Every well-formed Hidato puzzle should have exactly one solution. Moreover, a Hidato puzzle intended for human solvers should have a solution that can be found by (more or less) simple logic. However, there exist very hard Hidato puzzles, even of small size.

==Distribution==

Numbrix puzzles, which appear in Parade magazine, are similar to Hidato except that diagonal moves are not allowed.(vos Savant has only used 7×7 and 9×9 grids). Jadium puzzles (formerly Snakepit puzzles), created by Jeff Marchant, are a more difficult version of Numbrix with fewer given numbers and have appeared on the Parade web site regularly since 2014, along with a daily online version of Numbrix.

==Solving techniques==
As in many logic puzzles, the basic resolution technique consists of analyzing the possibilities for each number of being present in each cell.

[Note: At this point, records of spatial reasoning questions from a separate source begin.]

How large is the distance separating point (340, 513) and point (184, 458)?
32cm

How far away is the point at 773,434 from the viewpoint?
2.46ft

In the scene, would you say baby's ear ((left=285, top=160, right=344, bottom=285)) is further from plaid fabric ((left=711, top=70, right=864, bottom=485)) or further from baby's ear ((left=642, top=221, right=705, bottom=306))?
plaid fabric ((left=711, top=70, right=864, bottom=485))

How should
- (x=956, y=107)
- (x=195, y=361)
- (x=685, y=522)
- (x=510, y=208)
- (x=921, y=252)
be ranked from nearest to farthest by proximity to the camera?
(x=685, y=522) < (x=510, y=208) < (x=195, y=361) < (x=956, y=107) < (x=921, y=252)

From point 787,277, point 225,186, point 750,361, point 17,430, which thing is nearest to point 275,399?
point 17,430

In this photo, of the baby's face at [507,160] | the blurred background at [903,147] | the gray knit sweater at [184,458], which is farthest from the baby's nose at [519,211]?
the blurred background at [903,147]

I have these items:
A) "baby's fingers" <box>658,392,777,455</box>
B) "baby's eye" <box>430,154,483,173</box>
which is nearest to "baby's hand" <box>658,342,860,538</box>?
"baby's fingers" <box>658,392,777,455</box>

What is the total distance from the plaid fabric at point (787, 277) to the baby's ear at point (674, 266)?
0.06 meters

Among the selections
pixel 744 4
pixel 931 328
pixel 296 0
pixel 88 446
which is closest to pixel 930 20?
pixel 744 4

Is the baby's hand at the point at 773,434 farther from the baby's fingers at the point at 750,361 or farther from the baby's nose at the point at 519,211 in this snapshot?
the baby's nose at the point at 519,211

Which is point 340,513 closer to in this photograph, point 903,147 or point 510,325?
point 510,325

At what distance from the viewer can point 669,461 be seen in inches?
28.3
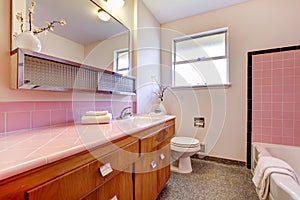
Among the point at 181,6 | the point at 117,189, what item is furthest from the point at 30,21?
the point at 181,6

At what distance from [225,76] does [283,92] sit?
75 centimetres

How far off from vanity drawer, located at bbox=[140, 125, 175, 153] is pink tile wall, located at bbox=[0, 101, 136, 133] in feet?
1.99

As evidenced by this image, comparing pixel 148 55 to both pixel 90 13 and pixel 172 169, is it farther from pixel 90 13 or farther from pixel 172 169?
pixel 172 169

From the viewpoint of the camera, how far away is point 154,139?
1414 mm

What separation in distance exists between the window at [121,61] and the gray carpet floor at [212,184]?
147 centimetres

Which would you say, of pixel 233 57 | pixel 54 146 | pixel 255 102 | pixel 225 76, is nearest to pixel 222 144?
pixel 255 102

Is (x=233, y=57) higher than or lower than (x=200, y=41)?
lower

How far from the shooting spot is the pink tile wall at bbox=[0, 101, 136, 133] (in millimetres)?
905

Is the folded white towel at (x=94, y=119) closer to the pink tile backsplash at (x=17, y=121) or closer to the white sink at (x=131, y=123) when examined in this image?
the white sink at (x=131, y=123)

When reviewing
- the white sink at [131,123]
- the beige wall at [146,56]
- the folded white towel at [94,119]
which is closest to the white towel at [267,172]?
the white sink at [131,123]

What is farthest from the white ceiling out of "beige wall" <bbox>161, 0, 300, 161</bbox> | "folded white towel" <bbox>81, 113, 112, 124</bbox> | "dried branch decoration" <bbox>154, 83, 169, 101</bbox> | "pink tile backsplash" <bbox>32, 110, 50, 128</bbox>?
"pink tile backsplash" <bbox>32, 110, 50, 128</bbox>

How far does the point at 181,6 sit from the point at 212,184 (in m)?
2.53

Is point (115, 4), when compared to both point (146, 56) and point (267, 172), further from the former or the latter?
point (267, 172)

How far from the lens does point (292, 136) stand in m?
2.07
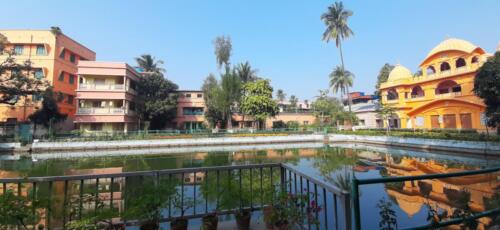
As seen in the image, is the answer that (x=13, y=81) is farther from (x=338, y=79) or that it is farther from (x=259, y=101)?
(x=338, y=79)

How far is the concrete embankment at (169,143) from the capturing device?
20.0 metres

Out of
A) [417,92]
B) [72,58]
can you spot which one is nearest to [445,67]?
[417,92]

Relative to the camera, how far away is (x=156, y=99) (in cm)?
2914

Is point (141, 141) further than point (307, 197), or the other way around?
point (141, 141)

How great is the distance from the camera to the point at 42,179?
272 centimetres

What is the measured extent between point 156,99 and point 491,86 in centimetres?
2961

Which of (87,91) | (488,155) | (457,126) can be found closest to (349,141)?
(457,126)

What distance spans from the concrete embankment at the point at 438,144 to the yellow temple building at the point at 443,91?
26.0ft

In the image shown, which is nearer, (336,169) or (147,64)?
(336,169)

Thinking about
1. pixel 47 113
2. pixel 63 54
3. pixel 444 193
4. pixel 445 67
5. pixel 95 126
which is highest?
pixel 63 54

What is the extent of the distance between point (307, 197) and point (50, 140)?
25.0 m

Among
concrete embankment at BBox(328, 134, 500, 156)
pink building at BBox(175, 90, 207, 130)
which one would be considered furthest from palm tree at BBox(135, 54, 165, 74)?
concrete embankment at BBox(328, 134, 500, 156)

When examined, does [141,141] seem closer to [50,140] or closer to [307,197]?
[50,140]

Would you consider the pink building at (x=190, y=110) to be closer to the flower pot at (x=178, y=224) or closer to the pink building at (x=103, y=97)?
the pink building at (x=103, y=97)
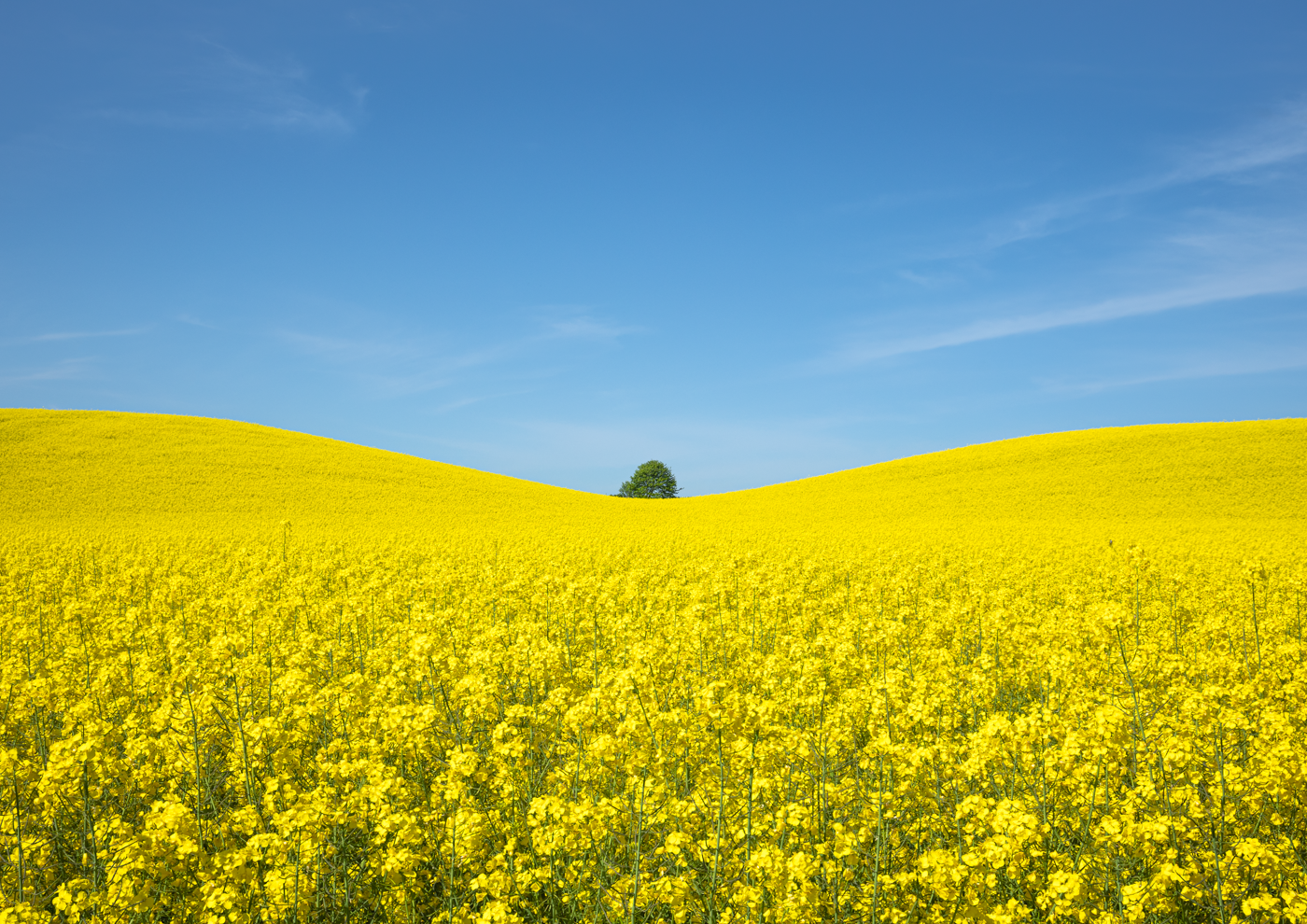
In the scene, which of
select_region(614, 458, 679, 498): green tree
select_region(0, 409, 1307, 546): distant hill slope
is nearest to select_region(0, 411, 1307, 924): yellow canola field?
select_region(0, 409, 1307, 546): distant hill slope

When a cell can contain only one number (Naked Single) or when a number has only one possible place (Hidden Single), it can be asserted as belonging to the solution.

One key to the solution is, it does not have to be built in ascending (or descending) order; it can be built piecewise, with pieces starting from different givens.

As in the Sudoku case, the resolution of harder Hidato or Numbrix puzzles requires the use of more complex techniques - in particular of various types of chain patterns.